At the put in, I could already tell that the water levels were going to be real low on this trip. Last time I was at Snake River, it was early June and the water level was quite higher at that point. From the put in, a tangle of lily pads and river plants clogged the way to the clearing formed by the flow of the river. Once you get over by the bridge, there is a clear path to follow when heading up river. Though short cuts across the overgrowth will be tempting, you probably want to stick to the channel. Even doing this, there were parts in this mouth section of the river that the over growth left no clear channel to pass. Once you get a little further up river, this isn't as much of a problem.
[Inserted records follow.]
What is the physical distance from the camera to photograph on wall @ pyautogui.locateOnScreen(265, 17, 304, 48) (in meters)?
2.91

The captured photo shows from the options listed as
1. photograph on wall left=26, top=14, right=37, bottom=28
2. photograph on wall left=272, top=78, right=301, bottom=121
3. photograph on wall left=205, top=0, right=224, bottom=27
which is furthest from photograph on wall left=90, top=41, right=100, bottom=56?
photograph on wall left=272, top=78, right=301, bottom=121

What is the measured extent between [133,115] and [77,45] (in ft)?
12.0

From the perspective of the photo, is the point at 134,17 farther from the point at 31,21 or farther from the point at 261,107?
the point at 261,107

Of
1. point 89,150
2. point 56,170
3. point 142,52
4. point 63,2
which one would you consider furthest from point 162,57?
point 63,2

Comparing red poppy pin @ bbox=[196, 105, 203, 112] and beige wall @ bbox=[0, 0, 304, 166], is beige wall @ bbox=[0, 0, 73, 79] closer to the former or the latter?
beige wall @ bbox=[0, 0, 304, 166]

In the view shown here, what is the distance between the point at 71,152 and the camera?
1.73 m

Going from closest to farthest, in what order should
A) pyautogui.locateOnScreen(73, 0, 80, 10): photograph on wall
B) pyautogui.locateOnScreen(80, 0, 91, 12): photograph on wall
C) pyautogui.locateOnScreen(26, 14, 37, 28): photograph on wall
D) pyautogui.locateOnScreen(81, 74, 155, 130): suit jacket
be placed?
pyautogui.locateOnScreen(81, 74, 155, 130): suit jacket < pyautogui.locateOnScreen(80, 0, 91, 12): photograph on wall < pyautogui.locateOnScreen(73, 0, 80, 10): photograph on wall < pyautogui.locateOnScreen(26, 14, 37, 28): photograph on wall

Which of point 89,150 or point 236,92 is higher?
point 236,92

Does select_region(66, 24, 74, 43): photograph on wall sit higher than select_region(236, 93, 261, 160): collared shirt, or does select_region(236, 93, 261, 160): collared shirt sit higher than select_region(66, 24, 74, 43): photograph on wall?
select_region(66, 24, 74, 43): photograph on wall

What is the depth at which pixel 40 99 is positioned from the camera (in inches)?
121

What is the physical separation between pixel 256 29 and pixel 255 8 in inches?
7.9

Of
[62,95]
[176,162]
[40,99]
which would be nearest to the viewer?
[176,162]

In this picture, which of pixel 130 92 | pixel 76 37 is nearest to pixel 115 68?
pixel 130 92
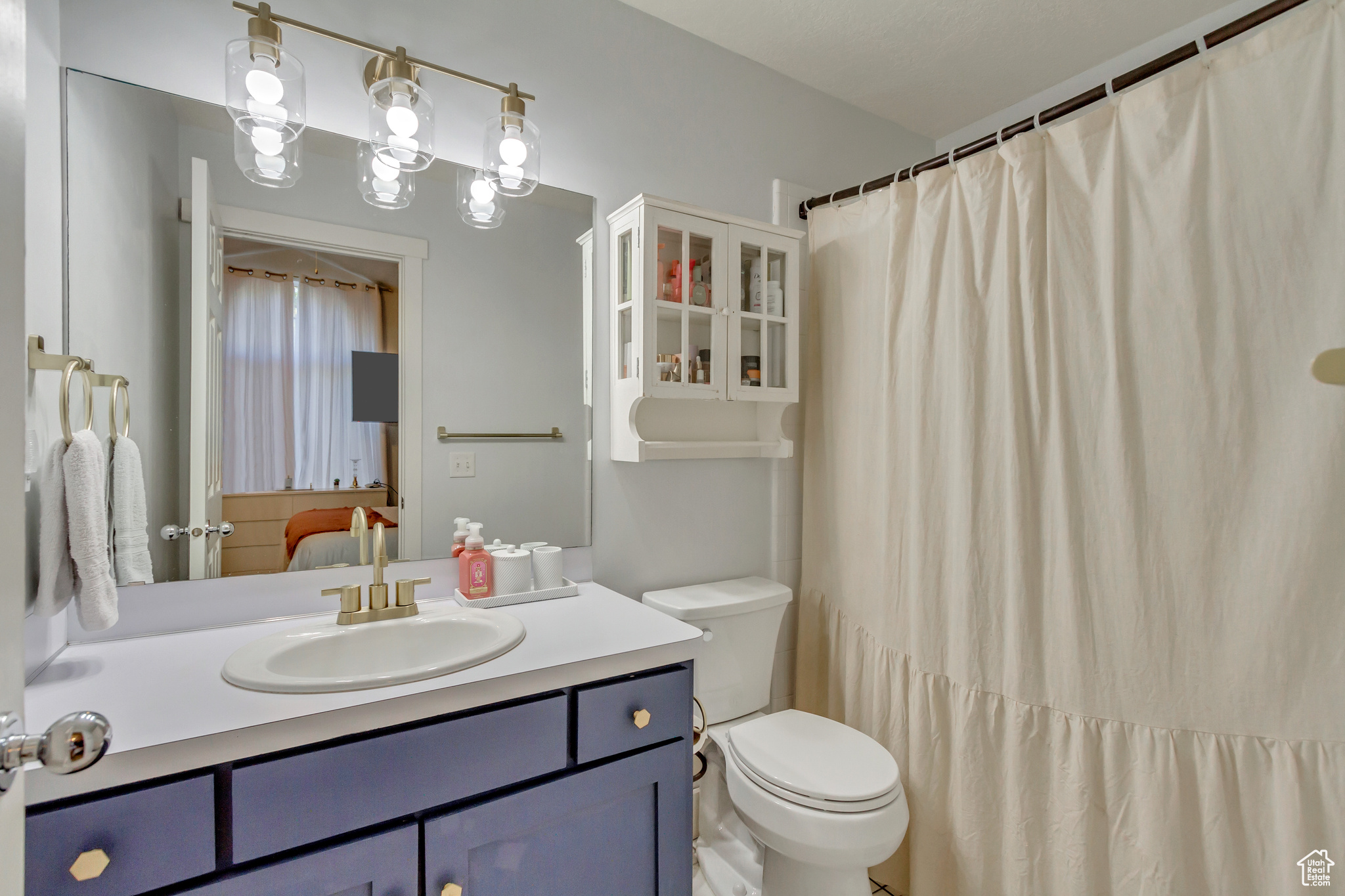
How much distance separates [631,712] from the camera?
3.76ft

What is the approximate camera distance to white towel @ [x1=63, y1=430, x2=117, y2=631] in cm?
96

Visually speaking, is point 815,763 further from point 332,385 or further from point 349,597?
point 332,385

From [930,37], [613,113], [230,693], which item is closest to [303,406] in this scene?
[230,693]

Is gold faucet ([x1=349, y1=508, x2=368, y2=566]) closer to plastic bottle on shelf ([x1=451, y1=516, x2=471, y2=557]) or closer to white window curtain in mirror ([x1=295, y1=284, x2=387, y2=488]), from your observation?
white window curtain in mirror ([x1=295, y1=284, x2=387, y2=488])

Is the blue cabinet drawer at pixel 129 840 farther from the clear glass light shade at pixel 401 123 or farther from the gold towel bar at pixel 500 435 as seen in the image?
the clear glass light shade at pixel 401 123

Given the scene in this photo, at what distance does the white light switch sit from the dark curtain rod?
1.38 m

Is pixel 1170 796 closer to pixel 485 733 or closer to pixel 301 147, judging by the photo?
pixel 485 733

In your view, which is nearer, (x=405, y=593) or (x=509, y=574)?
(x=405, y=593)

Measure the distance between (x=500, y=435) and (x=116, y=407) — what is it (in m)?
0.74

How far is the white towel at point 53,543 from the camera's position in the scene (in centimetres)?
93

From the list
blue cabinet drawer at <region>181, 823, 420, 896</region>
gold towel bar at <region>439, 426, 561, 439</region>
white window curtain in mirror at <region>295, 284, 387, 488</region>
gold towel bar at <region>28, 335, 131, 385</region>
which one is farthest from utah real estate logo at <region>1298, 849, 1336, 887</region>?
gold towel bar at <region>28, 335, 131, 385</region>

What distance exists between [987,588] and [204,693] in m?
1.60

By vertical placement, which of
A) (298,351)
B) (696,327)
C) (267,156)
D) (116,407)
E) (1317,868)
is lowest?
(1317,868)

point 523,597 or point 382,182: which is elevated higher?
point 382,182
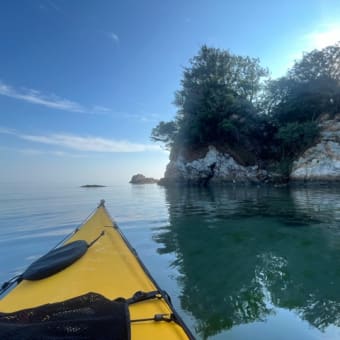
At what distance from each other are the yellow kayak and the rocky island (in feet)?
67.5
Our first pit stop was at the walking bridge that is in the middle of nowhere as you go up stream. It's not too far after you pass under Rt 495. Des and I got out and walked over the bridge a few times. It's an odd place for such massive steel beams to be. There isn't much but a path leading into the woods from here. I've never made the walk to see where you end up, but looking at the map there doesn’t seem to be much of anything out there.
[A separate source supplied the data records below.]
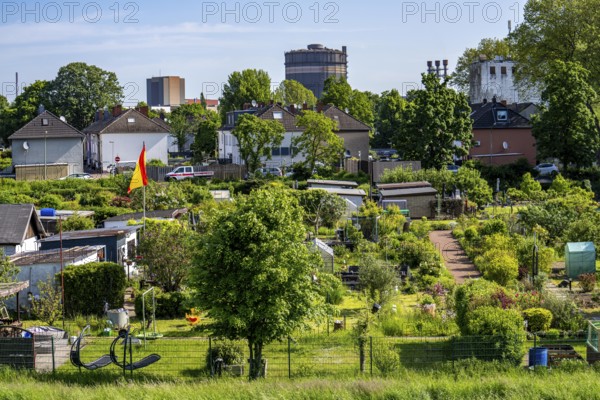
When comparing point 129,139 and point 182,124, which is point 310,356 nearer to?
point 129,139

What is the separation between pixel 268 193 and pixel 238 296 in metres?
2.51

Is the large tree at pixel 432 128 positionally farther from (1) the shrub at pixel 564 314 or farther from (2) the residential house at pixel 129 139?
(1) the shrub at pixel 564 314

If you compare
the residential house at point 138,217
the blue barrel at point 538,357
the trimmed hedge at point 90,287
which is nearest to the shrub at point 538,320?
the blue barrel at point 538,357

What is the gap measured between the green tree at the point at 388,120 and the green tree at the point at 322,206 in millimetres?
40855

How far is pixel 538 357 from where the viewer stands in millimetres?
20734

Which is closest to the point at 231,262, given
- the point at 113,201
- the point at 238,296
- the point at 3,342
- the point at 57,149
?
the point at 238,296

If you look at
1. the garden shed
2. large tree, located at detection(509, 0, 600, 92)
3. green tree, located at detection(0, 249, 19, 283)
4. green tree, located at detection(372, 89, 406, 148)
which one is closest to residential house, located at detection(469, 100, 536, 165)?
large tree, located at detection(509, 0, 600, 92)

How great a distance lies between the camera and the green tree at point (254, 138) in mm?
58688

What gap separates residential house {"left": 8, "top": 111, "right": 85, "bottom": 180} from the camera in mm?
66188

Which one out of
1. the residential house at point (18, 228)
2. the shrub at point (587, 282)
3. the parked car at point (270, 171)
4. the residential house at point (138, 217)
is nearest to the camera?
the shrub at point (587, 282)

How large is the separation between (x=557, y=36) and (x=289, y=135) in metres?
20.1

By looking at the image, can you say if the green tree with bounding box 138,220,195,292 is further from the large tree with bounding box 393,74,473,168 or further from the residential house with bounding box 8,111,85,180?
the residential house with bounding box 8,111,85,180

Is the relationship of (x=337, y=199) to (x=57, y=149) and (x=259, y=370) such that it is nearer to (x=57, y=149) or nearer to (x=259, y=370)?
(x=259, y=370)

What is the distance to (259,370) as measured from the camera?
20.7 m
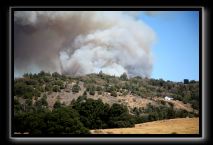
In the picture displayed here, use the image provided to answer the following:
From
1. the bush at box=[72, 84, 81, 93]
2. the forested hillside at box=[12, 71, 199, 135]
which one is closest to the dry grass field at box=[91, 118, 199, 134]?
the forested hillside at box=[12, 71, 199, 135]

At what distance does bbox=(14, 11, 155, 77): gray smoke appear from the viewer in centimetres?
649

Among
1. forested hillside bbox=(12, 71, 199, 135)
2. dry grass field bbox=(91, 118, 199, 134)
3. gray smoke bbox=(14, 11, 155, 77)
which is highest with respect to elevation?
gray smoke bbox=(14, 11, 155, 77)

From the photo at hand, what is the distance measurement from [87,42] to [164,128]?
1.82 m

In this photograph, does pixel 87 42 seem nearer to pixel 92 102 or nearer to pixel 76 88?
pixel 76 88

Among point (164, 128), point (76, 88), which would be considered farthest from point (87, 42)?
point (164, 128)

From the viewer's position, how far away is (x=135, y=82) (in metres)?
6.56

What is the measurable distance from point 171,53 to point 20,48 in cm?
239

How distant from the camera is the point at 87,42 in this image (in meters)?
6.54

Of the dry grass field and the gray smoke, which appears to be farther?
the gray smoke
The water level was low enough for us to squeeze under the bridge today. This was the first time I had taken Des past the bridge, though I had paddled it when I paddle the Snake River from top to bottom at the end of last year. When you get past the bridge, it's more of the same river through a forest that much of the trip is. Just before you get to the wetlands at the beginning of the river where the forest turns to wetland grass and brush, there is a little pull out where someone had a camp site set up. It was abandoned, so Desmond and I explored around for a bit to stretch our legs before getting back in the kayak to head up stream to the start of the wetlands.
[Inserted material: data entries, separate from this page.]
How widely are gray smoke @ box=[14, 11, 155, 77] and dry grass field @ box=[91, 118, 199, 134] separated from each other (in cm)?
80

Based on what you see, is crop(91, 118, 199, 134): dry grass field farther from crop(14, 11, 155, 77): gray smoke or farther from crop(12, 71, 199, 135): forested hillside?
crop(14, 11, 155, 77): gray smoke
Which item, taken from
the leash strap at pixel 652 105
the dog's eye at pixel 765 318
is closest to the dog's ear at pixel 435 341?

It was only a short paddle till we got to where the trees disappear and brush begins. At this point we turned around when I found a spot wide enough to do so. From here we took off back to the bridge. This area, as you will see in the video, is quite narrow. There are parts where it's nearly impossible to get your paddle in the water, or to get a full stroke in. In the 14 footer there were parts where we just ended up running into the brush. It was no big deal though, and we quickly paddled our way back to the bridge where Desmond jumped out again to walk about.

I squeezed under the bridge when he was playing around, and after a few minutes he jumped back in and we began our way back to the truck. Turtles were everywhere, as it should be this time of the year. With the cool air of the fall setting in the turtles were all laying on any they could to get warmed by the sun. With the water so low, you could easily see them swimming around in the channel, along with loads of fish from big too small.

Before we knew it we were back in the tangle of plants at the end of our trip. We followed the channel right over to the bridge where we got some speed and slid over the lily pads to the put in ramp. Des was pretty happy. He loves this river, and I really enjoy it too. I’d say it was a great trip for the first day of fall.